Ночка и сама прекрасно знает дорогу, могла бы дойти без меня, мое сопровождение даже уязвляет ее, и она держится намного впереди меня, сохраняя некоторую независимость в глазах своих простецких товарок. Задымленная росой трава холодна, обжигает босые ноги, и они становятся красными, как с мороза, за нами с Ночкой остается теплый след, и когда я, проводив корову до места сбора сельского стада, возвращаюсь этой тропинкой назад, она больше не жжется, мы с Ночкой сбили росу, и трава здесь подсохла и прогрелась, бежать по ней одно удовольствие. Гудит над головою солнце, мерно и неудержимо поднимаясь ввысь, круто натягивая за собой и без того истончившееся небо, и вслед за ним, за восходящим солнцем, цепко устремляется, увеличивается в росте все живое вокруг: и птицы, и травы, и я — птица, травинка, росинка этой степи, бегущая по ней без всяких усилий, с той легкостью и естественностью, с какой люди летают во сне. Летают, когда растут…

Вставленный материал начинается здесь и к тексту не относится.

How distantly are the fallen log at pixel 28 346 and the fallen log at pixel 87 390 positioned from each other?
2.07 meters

По воскресеньям Плугов ходил на этюды, и я частенько увязывался с ним. Чаще всего мы ходили на речку. На всем своем пути наша речка смертельно боролась со степью. Степь всячески оттискивала ее и, если это ей удавалось, хищно, в два-три года растерзывала ее старые русла, но речка, охраняемая тонкой ниткой пойменной зелени, по весне оживала вновь. По существу это была уже другая река, но она торила путь к морю с такой же настырностью, с какой ищут свою родовую дорогу птенцы перелетных птиц. Степь по-звериному отступала, чтобы далеко, уже у самого Каспия, когда заветная цель была так близка и ночные ветры доносили до речки бередящую прохладу великой воды, вновь наброситься на нее, обессилевшую, потерявшую бдительность, изодрать и разметать ее окровавленные перья гнилыми болотцами и слабыми, не помнящими родства ручейками. Никогда еще Кума не доходила до моря, победа всегда оставалась за степью. Но после победы, до самого моря, степь становилась пустыней.